-- Start of Input records --

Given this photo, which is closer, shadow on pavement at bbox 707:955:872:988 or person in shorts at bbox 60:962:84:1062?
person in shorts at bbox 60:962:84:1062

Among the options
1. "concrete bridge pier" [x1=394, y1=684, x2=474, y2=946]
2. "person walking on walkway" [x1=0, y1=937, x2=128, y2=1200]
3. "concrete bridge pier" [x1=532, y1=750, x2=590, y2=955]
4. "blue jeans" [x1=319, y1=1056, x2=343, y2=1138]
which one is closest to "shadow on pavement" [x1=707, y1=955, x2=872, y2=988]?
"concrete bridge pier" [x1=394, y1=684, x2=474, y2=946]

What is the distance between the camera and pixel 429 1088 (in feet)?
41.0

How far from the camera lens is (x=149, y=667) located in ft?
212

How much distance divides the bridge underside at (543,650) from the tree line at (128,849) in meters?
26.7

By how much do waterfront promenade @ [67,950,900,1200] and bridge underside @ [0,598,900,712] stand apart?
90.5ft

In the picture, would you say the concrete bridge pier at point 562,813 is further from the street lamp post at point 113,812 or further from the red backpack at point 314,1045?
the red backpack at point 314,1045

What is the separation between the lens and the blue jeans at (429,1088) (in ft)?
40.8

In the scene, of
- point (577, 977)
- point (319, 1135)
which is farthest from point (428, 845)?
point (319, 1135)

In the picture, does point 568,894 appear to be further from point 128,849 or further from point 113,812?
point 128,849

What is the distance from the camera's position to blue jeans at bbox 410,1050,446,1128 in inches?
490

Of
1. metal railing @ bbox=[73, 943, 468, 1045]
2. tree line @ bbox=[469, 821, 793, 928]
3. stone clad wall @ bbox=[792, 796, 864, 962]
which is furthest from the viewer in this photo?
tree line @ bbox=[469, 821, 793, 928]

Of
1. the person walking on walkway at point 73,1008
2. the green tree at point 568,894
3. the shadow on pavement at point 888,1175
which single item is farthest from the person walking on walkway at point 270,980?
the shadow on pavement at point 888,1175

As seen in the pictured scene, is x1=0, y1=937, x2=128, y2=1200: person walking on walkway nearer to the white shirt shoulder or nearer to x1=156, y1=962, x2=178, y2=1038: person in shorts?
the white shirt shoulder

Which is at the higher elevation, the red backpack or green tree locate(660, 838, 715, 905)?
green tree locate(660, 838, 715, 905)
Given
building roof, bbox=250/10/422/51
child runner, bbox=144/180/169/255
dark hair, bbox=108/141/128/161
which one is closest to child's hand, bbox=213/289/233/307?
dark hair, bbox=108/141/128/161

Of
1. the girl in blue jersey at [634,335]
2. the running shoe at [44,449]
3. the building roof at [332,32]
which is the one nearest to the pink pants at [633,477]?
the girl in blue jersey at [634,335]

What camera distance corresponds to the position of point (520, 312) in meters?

-- End of Input records --

Rewrite every one of the entries above, changing "metal railing" to "iron railing" and leaving everything else as it is.

▶ **Completed task**
Given this photo, which is closer, shadow on pavement at bbox 707:955:872:988 or person in shorts at bbox 60:962:84:1062?
person in shorts at bbox 60:962:84:1062

Among the options
1. "concrete bridge pier" [x1=394, y1=684, x2=474, y2=946]
2. "person walking on walkway" [x1=0, y1=937, x2=128, y2=1200]
3. "concrete bridge pier" [x1=532, y1=750, x2=590, y2=955]
4. "blue jeans" [x1=319, y1=1056, x2=343, y2=1138]
which one is closest to "shadow on pavement" [x1=707, y1=955, x2=872, y2=988]?
"concrete bridge pier" [x1=394, y1=684, x2=474, y2=946]

What is the distance between the camera and pixel 429 1088 (in feet)?
41.0

How far from the camera lens is (x=149, y=667) located in ft?
212

How much distance divides the bridge underside at (543,650) from the tree line at (128,849) in meters?
26.7

By how much do waterfront promenade @ [67,950,900,1200] and bridge underside @ [0,598,900,712] stand apart?
90.5ft

In the picture, would you say the concrete bridge pier at point 562,813 is further from the street lamp post at point 113,812 or further from the red backpack at point 314,1045?
the red backpack at point 314,1045

What is the separation between the lens and the blue jeans at (429,1088) (in ft)?
40.8

In the scene, of
- point (577, 977)
- point (319, 1135)
which is farthest from point (428, 845)?
point (319, 1135)

In the picture, does point 568,894 appear to be further from point 128,849 or further from point 113,812?
point 128,849

What is the distance from the camera's position to blue jeans at bbox 410,1050,446,1128 in inches?
490

Of
1. iron railing @ bbox=[73, 943, 468, 1045]
2. tree line @ bbox=[469, 821, 793, 928]
3. stone clad wall @ bbox=[792, 796, 864, 962]
which is furthest from the viewer in this photo?
tree line @ bbox=[469, 821, 793, 928]

Of
1. the person walking on walkway at point 73,1008
2. the green tree at point 568,894
3. the shadow on pavement at point 888,1175
which single item is farthest from the person walking on walkway at point 270,980?
the shadow on pavement at point 888,1175

As seen in the pictured scene, is x1=0, y1=937, x2=128, y2=1200: person walking on walkway nearer to the white shirt shoulder or nearer to x1=156, y1=962, x2=178, y2=1038: person in shorts?
the white shirt shoulder

Which is at the higher elevation, the red backpack or green tree locate(660, 838, 715, 905)?
green tree locate(660, 838, 715, 905)
Given
building roof, bbox=250/10/422/51
child runner, bbox=144/180/169/255
dark hair, bbox=108/141/128/161
which one is closest to child's hand, bbox=213/289/233/307?
dark hair, bbox=108/141/128/161

Of
1. the girl in blue jersey at [634,335]
2. the running shoe at [44,449]
3. the building roof at [332,32]
which is the one nearest to the pink pants at [633,477]?
the girl in blue jersey at [634,335]

What camera distance corresponds to the position of point (520, 312) in meters?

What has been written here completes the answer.